**TASK TO COMPLETE:**
Copy out, line for line, the part of the listing that begins with the line containing "What is the depth" and runs to the end of the listing.

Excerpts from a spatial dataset
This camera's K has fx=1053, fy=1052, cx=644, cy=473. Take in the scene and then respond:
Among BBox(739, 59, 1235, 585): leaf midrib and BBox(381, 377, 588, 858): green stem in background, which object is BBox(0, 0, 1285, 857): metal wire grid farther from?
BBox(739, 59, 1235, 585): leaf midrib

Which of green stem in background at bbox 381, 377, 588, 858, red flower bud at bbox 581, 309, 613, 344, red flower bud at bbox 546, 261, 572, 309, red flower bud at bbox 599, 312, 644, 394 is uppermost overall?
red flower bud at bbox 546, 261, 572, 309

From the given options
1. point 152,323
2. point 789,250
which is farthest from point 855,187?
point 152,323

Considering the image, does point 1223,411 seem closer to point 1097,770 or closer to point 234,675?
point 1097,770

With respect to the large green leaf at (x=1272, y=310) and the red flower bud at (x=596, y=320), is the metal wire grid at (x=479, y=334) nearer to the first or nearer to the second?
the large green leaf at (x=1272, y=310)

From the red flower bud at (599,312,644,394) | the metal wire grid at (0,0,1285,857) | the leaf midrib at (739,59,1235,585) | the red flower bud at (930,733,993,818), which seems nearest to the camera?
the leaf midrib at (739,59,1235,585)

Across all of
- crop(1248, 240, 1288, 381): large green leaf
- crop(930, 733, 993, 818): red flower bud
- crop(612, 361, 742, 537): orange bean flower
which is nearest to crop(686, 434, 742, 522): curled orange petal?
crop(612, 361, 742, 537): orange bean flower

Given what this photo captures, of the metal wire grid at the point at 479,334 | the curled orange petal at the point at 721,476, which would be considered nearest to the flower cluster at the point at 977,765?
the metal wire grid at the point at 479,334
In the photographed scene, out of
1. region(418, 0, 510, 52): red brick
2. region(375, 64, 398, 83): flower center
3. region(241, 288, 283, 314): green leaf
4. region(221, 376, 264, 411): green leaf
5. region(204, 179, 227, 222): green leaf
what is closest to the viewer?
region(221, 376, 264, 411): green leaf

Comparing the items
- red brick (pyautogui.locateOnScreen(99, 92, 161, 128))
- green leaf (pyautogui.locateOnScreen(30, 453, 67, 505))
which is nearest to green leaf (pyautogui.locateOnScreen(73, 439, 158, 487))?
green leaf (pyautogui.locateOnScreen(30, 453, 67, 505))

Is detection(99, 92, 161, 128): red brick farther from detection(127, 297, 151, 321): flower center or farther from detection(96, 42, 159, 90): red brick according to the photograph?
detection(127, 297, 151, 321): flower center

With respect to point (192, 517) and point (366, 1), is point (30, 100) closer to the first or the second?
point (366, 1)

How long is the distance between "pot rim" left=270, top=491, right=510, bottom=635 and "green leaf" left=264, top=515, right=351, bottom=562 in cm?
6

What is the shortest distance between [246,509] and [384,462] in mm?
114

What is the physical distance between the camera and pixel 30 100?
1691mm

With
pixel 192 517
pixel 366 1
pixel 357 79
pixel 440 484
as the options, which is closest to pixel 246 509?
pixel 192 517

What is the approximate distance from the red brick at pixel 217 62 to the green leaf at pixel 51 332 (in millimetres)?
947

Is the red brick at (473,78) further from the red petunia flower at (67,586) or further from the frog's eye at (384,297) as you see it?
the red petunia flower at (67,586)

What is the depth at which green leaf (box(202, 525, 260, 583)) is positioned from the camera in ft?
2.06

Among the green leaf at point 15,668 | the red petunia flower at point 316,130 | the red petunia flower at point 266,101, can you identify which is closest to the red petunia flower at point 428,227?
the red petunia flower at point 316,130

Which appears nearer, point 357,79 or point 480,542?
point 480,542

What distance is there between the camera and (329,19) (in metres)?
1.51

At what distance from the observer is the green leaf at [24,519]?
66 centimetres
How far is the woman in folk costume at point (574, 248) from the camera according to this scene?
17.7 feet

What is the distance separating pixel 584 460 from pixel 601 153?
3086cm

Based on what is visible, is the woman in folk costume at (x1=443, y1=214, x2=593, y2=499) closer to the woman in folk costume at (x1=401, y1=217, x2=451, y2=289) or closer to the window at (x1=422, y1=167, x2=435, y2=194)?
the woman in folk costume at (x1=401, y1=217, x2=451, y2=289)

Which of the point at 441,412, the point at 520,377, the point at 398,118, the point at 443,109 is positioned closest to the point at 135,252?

**ANSWER TO THE TASK:**
What is the depth at which green leaf (box(202, 525, 260, 583)) is positioned from the camera in ft?
2.06

Among the green leaf at point 15,668 | the red petunia flower at point 316,130 | the red petunia flower at point 266,101, can you identify which is closest to the red petunia flower at point 428,227?
the red petunia flower at point 316,130

Which appears nearer, point 357,79 or point 480,542?
point 480,542

What distance is there between the camera and (329,19) (in metres)?
1.51

At what distance from the observer is the green leaf at [24,519]?
66 centimetres
How far is the woman in folk costume at point (574, 248) from the camera according to this scene?
17.7 feet

What is the distance separating pixel 584 460 from pixel 601 153?
3086cm

Based on what is visible, is the woman in folk costume at (x1=443, y1=214, x2=593, y2=499) closer to the woman in folk costume at (x1=401, y1=217, x2=451, y2=289) or closer to the window at (x1=422, y1=167, x2=435, y2=194)?
the woman in folk costume at (x1=401, y1=217, x2=451, y2=289)

Which of the point at 441,412, the point at 520,377, the point at 398,118, the point at 443,109 is positioned closest to the point at 135,252?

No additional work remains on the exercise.